Пианисты | страница 2



Мама с отцом не могут жить в мире, я мучительно устаю от всех слов, которые слышу через стенку. Но потом наступает примирение. В десять часов мама приходит, чтобы разбудить меня, уже с сигаретой во рту и с веселым, немного истерическим смехом, которому я никогда не доверяю. Теперь я знаю, что мы пойдем купаться к Татарской горке. Таков обычай. Отец с мамой будут пить вино, и я уже достаточно большой, чтобы мне тоже дали глоток. Я редко протестую. В каждом примирении есть радость, робкая надежда. Мне пятнадцать лет, и я люблю проводить время с родителями, не то что Катрине. Я всегда провожу с ними субботние вечера. Когда Катрине, которая на два года старше меня, уезжает со своей компанией, я сижу между мамой и отцом и наслаждаюсь тем, что они не ссорятся. Потому что в субботние вечера они стараются не ссориться. Их удивляет, что я никогда не ухожу с товарищами, но так уж сложилось, и я не могу этого объяснить. Я не люблю ходить на футбол и не люблю зимой смотреть хоккей с мячом. Боюсь вечных драк, которые затевают мальчишки. Больше всего я люблю сидеть за роялем и играть, чем дольше, тем лучше. Можно сказать, что мама начала учить меня музыке, когда я еще лежал в колыбели. Она все время поет. Детские песенки, концерты для скрипки, целые симфонии. И еще она «путешествует» по приемнику, как она это называет. Темными холодными зимними вечерами, когда сигналы бывают особенно сильными, кажется, что она владеет всем миром. В Вене какой-то скрипач исполняет Чайковского. Из Москвы можно услышать сонату для фортепиано. Весь вечер мама крутит приемник.

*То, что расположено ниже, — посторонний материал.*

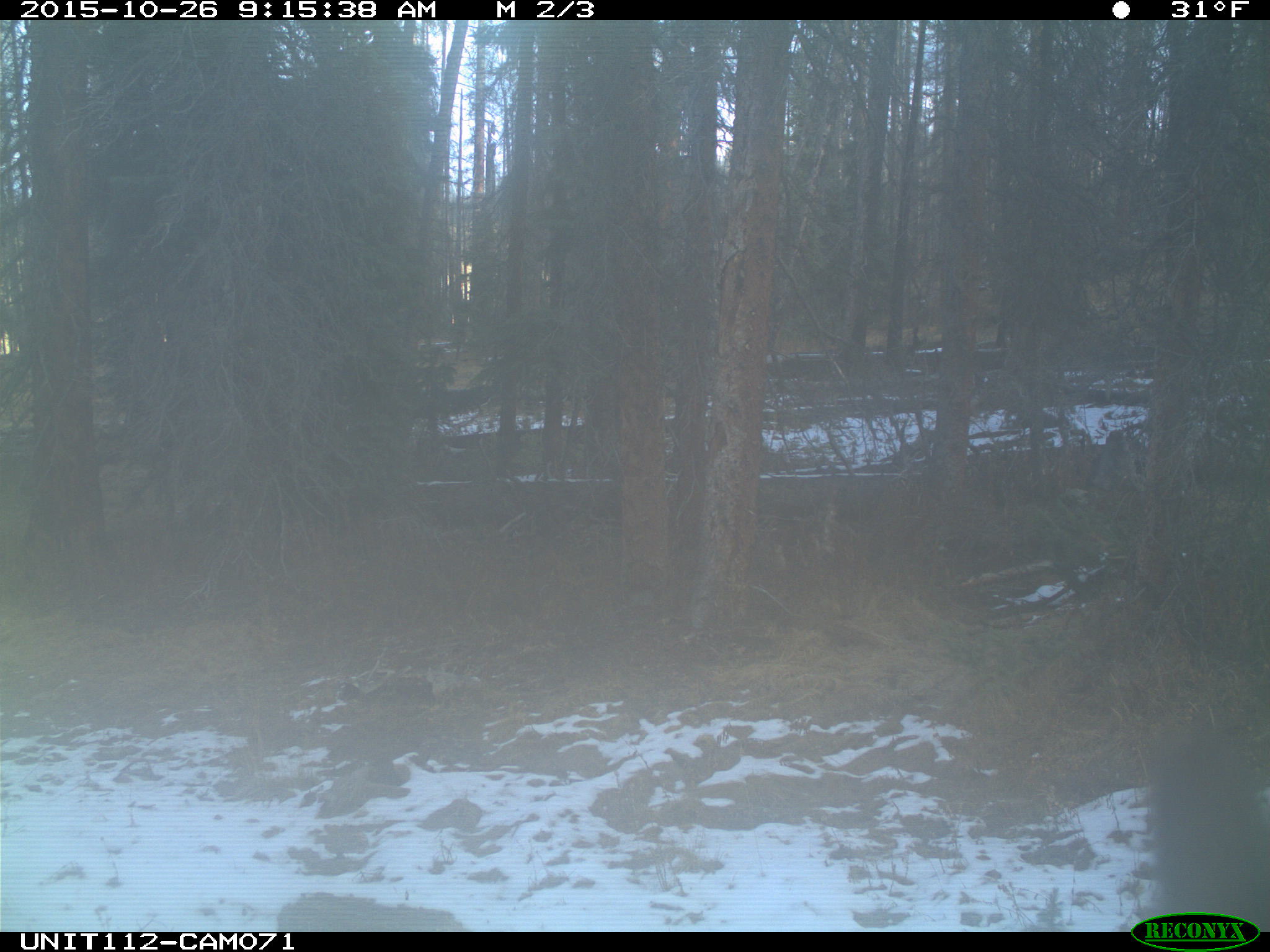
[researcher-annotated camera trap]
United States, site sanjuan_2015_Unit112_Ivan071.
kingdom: Animalia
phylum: Chordata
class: Mammalia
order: Artiodactyla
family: Cervidae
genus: Cervus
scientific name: Cervus elaphus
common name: red deer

— Послушай, Аксель! Это Равель. Концерт для фортепиано соль мажор! Подожди, сейчас начнется вторая часть!

Мама знает все музыкальные произведения в мире, думаю я и не понимаю, почему она сама не стала музыкантом при ее музыкальных родителях.

Отца я в детстве вижу всегда только на втором плане. Он не возражал против того, что я так сильно привязан к маме. Поет отец, как ворона каркает, но очень ценит ту музыку, которой мама, а потом и я, заполняем наш дом. В последние годы я становлюсь для родителей чем-то вроде талисмана. Я сажусь за наш «Бехштейн» и играю им все, что они просят.

— Сыграй Шумана! — просит мама.

— Сыграй Баха! — кричит отец.

И бурно аплодируют мне, как будто я уже опытный пианист. Катрине не выносит подобные веселые вечера, которые, по-моему, долгое время были по-настоящему счастливыми. Она обретается где-то со своей компанией из Бьёрнслетты, поздно приходит домой и устраивает нам всем сущий ад. Однако, когда наступает воскресенье и все бывают измучены ночными кошмарами — дурными предчувствиями, выпивкой, мамиными слезами, криком Катрине, которая по очереди бранит каждого из нас, — больше уже ни у кого нет сил на ссоры. Семейство Виндинг встает поздно, это знают все на Мелумвейен, и первой встает мама, потому что не хочет пропустить утренний концерт по радио. В тот день передают Брамса, четвертую симфонию, в которой столько горя и примирения после ночных бурь. Это счастье, что родители пытаются найти все потерянное за их долгую совместную жизнь. Мы еще сидим за завтраком, когда они сообщают нам то, что мы уже знаем, — мы всей семьей идем купаться на Татарскую горку, там же у нас будет ланч, чтобы, как беспомощно выражается отец, «приятно провести время в обществе друг друга». Катрине стонет, от нее пахнет пивным перегаром, она не в состоянии даже очистить яйцо. Но улизнуть ей не удается. Она уже миновала младший криминальный возраст, однако еще не совершеннолетняя, и воскресенья принадлежат семейству Виндинг, чего бы это ни стоило; это день безнадежного примирения, которое заставляет меня чувствовать себя старше их всех, ибо они не понимают, что разоблачены, что я знаю больше, чем они, и мне ясно, что это все бесполезно.